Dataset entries

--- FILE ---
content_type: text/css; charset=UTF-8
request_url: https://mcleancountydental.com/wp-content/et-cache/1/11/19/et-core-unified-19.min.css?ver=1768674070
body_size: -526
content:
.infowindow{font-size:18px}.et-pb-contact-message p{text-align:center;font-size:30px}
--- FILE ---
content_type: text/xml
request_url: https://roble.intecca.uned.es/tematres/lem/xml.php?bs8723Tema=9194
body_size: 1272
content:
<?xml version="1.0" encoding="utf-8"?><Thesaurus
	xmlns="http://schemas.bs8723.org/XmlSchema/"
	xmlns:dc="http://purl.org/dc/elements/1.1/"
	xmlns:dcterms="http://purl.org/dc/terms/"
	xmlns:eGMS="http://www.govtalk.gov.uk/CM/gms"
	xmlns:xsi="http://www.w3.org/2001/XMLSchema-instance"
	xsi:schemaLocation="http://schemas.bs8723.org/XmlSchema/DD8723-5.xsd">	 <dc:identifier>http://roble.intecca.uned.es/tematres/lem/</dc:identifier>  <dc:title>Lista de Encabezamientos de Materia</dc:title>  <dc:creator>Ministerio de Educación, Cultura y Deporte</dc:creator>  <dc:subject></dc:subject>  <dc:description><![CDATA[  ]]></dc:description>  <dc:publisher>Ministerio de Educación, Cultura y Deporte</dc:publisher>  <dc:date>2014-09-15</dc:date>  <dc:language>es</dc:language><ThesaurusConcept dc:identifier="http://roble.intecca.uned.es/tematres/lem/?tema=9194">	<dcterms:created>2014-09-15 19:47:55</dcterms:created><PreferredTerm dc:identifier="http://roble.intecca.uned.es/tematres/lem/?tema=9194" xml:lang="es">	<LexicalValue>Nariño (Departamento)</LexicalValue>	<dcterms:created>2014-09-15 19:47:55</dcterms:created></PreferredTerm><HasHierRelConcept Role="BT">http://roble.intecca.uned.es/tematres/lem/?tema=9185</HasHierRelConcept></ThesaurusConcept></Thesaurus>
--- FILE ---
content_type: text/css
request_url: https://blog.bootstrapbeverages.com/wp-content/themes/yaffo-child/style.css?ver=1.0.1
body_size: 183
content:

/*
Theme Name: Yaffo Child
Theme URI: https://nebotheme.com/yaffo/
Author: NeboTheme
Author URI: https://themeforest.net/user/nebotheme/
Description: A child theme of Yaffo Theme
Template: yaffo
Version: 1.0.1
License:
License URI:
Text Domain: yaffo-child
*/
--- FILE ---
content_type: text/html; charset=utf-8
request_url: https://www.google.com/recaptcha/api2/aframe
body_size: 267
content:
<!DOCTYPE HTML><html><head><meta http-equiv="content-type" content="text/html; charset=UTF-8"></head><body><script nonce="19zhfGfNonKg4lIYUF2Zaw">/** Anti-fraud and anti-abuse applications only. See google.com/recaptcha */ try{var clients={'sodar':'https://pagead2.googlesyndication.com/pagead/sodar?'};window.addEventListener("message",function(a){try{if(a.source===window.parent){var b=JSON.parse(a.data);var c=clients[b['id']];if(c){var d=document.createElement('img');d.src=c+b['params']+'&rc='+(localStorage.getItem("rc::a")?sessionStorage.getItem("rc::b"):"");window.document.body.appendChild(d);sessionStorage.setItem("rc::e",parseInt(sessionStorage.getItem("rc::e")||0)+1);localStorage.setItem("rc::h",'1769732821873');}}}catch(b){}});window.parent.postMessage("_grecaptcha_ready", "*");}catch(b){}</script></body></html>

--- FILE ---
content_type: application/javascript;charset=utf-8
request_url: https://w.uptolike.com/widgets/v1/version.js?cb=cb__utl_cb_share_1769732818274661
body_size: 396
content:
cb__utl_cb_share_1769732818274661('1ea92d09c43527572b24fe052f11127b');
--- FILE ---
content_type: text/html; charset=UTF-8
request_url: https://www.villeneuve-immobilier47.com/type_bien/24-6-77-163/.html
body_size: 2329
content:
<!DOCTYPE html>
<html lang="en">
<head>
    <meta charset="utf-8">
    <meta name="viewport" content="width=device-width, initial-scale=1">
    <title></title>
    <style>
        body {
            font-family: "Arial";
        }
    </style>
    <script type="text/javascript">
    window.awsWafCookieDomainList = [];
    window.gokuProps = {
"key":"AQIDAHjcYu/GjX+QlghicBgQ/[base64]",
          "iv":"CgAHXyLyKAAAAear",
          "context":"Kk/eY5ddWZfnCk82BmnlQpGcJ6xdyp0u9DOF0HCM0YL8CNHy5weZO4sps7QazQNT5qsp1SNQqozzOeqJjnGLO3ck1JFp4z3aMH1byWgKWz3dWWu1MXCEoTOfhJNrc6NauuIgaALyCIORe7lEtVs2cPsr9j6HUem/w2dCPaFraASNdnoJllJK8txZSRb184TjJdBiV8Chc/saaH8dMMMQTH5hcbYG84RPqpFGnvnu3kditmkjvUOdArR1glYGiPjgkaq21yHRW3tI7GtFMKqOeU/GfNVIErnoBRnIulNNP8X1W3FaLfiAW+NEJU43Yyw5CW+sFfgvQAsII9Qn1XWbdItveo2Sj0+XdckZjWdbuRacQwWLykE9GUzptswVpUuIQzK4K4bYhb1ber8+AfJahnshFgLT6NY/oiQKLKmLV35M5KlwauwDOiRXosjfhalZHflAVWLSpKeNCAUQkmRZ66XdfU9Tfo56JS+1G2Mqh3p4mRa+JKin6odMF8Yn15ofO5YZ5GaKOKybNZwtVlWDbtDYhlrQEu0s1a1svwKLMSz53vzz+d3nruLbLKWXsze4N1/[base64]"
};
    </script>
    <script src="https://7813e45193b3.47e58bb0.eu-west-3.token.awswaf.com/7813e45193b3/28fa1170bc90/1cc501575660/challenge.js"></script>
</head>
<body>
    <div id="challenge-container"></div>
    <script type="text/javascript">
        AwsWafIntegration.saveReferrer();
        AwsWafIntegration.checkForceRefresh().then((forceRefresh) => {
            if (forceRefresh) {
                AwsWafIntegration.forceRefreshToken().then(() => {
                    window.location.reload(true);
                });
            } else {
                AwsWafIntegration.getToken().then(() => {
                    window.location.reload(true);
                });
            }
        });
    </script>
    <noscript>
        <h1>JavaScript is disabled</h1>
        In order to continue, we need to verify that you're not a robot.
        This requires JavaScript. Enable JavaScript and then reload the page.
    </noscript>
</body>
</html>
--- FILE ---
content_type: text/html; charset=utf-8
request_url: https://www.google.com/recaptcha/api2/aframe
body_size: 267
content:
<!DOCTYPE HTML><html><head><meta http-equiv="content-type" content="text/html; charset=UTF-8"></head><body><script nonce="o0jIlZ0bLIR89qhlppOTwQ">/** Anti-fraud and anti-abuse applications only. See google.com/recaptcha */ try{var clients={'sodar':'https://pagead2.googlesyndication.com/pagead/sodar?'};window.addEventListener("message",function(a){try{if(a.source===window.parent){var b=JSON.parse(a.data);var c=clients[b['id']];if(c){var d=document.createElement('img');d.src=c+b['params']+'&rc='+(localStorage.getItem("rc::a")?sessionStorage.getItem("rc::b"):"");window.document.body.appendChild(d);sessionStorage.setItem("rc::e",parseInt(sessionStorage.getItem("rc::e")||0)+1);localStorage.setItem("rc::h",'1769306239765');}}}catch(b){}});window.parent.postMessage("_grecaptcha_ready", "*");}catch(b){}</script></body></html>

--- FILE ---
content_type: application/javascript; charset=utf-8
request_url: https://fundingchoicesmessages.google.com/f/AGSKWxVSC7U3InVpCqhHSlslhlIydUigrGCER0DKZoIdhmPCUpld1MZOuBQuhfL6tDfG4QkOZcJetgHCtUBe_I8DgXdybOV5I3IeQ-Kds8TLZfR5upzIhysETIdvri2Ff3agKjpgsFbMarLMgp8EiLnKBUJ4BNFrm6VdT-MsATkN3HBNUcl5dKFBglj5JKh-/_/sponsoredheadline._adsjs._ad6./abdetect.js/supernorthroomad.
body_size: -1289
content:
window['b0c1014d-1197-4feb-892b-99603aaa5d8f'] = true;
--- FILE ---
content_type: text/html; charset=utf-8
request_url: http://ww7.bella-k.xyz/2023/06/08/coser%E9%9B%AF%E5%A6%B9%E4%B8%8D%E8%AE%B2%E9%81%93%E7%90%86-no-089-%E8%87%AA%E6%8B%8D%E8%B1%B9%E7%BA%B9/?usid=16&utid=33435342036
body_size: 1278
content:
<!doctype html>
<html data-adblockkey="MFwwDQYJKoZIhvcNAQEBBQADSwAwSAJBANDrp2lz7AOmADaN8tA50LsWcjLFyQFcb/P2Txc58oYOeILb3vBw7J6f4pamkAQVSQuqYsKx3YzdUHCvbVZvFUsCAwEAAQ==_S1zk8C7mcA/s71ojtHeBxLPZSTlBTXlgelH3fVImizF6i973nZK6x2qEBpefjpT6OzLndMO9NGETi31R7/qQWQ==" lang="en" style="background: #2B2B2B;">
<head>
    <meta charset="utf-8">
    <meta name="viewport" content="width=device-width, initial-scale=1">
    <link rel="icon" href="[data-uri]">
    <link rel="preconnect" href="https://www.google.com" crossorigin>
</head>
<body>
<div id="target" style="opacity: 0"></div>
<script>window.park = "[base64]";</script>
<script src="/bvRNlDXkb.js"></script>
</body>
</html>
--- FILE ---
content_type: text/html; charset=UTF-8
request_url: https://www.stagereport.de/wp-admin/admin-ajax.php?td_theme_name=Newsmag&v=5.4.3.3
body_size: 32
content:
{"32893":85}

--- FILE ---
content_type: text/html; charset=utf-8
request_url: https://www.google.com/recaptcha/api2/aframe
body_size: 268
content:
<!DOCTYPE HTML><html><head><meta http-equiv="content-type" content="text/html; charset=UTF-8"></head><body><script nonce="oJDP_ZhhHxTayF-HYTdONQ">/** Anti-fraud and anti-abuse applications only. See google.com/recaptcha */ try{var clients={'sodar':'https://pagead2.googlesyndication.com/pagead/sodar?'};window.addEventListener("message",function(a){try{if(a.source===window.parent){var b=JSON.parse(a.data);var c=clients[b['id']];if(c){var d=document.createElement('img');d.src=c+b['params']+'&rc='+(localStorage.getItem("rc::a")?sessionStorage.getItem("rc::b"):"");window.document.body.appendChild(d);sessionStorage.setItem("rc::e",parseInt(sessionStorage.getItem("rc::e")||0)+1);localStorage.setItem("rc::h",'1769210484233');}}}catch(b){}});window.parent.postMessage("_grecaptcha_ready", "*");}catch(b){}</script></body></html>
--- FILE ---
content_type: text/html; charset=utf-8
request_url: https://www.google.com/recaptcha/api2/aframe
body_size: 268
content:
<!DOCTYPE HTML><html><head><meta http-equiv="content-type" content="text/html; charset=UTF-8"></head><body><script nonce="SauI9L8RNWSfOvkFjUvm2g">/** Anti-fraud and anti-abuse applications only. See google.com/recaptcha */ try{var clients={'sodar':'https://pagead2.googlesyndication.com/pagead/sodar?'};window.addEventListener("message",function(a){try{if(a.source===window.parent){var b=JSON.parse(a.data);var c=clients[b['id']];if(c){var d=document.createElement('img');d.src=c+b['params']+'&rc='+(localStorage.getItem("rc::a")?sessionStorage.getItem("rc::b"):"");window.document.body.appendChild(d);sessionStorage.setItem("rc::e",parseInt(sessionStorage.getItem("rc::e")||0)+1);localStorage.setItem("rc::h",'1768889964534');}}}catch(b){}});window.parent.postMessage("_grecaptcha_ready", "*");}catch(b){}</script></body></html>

(Activity): Filter the records, keeping only lines that contain "roble", and show those lines.

(Exercise solution):
request_url: https://roble.intecca.uned.es/tematres/lem/xml.php?bs8723Tema=9194
	xsi:schemaLocation="http://schemas.bs8723.org/XmlSchema/DD8723-5.xsd">	 <dc:identifier>http://roble.intecca.uned.es/tematres/lem/</dc:identifier>  <dc:title>Lista de Encabezamientos de Materia</dc:title>  <dc:creator>Ministerio de Educación, Cultura y Deporte</dc:creator>  <dc:subject></dc:subject>  <dc:description><![CDATA[  ]]></dc:description>  <dc:publisher>Ministerio de Educación, Cultura y Deporte</dc:publisher>  <dc:date>2014-09-15</dc:date>  <dc:language>es</dc:language><ThesaurusConcept dc:identifier="http://roble.intecca.uned.es/tematres/lem/?tema=9194">	<dcterms:created>2014-09-15 19:47:55</dcterms:created><PreferredTerm dc:identifier="http://roble.intecca.uned.es/tematres/lem/?tema=9194" xml:lang="es">	<LexicalValue>Nariño (Departamento)</LexicalValue>	<dcterms:created>2014-09-15 19:47:55</dcterms:created></PreferredTerm><HasHierRelConcept Role="BT">http://roble.intecca.uned.es/tematres/lem/?tema=9185</HasHierRelConcept></ThesaurusConcept></Thesaurus>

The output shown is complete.